This article, and last of a series of five and reproduced with permission.
The eight pillars of the digital health revolution
Authored by Bianca Phillips
This article is the final in a series on the making of the digital health revolution. It provides an overview of what has been discussed to date as well as some additional thoughts.
Personalised medicine
In the article Digital health success hinges on four principles, co-authored with Dr Bernard Robertson-Dunn, we provided an overview of personalised medicine and an overview of pharmacogenomics, epigenomics, exposomics, transcriptomics, proteomics, phenomics, microbiomics and metabolomics.
We proposed the idea that the shift to a personalised medicine model of care would require the application of four principles:
- the acquisition of more and better data from the patient at the time and point of care;
- diagnostic tools and models that understand and interpret these data;
- treatment that addresses the cause of the problem; and
- a health care system that efficiently uses this radically different approach to clinical medicine.
Telemedicine for diabetes and heart failure
In the article Telemedicine for diabetes and heart failure: an evidence review, co-authored with Dr Denise O’Connor and Professor Leonard Gray, we observed that the “evidence from systematic reviews and overviews indicates that telemedicine can improve blood glucose control in people with diabetes and provide similar health outcomes in the management of heart failure as to face to face or telephone delivery of care.”
We also noted that the Cochrane telemedicine review findings will be updated later this year and may be of interest to practitioners looking to implement telemedicine into their practices, and recommended the Royal Australian College of General Practitioners telehealth guidelines.
My Health Record challenges
In the article My Health Record: legal challenges, co-authored with David Vaile, we discussed the concerns put forth by the Parliamentary Joint Committee on Human Rights, and the Human Rights Commission in relation to the My Health Record opt-out model.
Additionally, we discussed the language used in section 67 of the My Health Records Act 2012, which states that a patient can use information included in their My Health Record “for any purpose”. We considered the provision from the lens of practitioner privacy, which is often overlooked as an area of importance.
Control and ownership of health records were also noted as a legal challenge. We stated that:
“We need to debate whether patient control is a good idea from a clinical, legal, ethical and social perspective, and also the degree to which the current claims about patient control reflect the design and operation of a system by a third party with the power to change the rules at any time, and to interpret which third party claims to accept.”
It will be interesting to follow the debate on data ownership taking form in the United States, and it is hoped that these matters will be more openly discussed in Australia moving forward.

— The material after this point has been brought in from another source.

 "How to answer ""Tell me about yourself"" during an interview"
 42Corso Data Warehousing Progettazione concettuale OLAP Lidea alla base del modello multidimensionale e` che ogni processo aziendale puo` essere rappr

The eight pillars of digital health law making
Having observed the My Health Record system as a case study of law making, there appear to me to be eight pillars of law making. The eight pillars I suggest are as follows:
- accountability of law makers for the reasons for their decisions;
- human rights;
- clinical benefit;
- societal benefit;
- harm reduction;
- risk reduction;
- business case; and
- public consultation.
These principles were considered as part of the law-making process for My Health Record, but there are questions surrounding the extent to which they were considered and whether the law-making process could be improved. I am of the opinion that these eight pillars could be applied to the field of digital health more generally, being utilised in a structured manner as component of decision-making. At the very least, they could be utilised as a law-making quality review checklist, just like AMSTAR is used as a checklist for the quality of systematic review.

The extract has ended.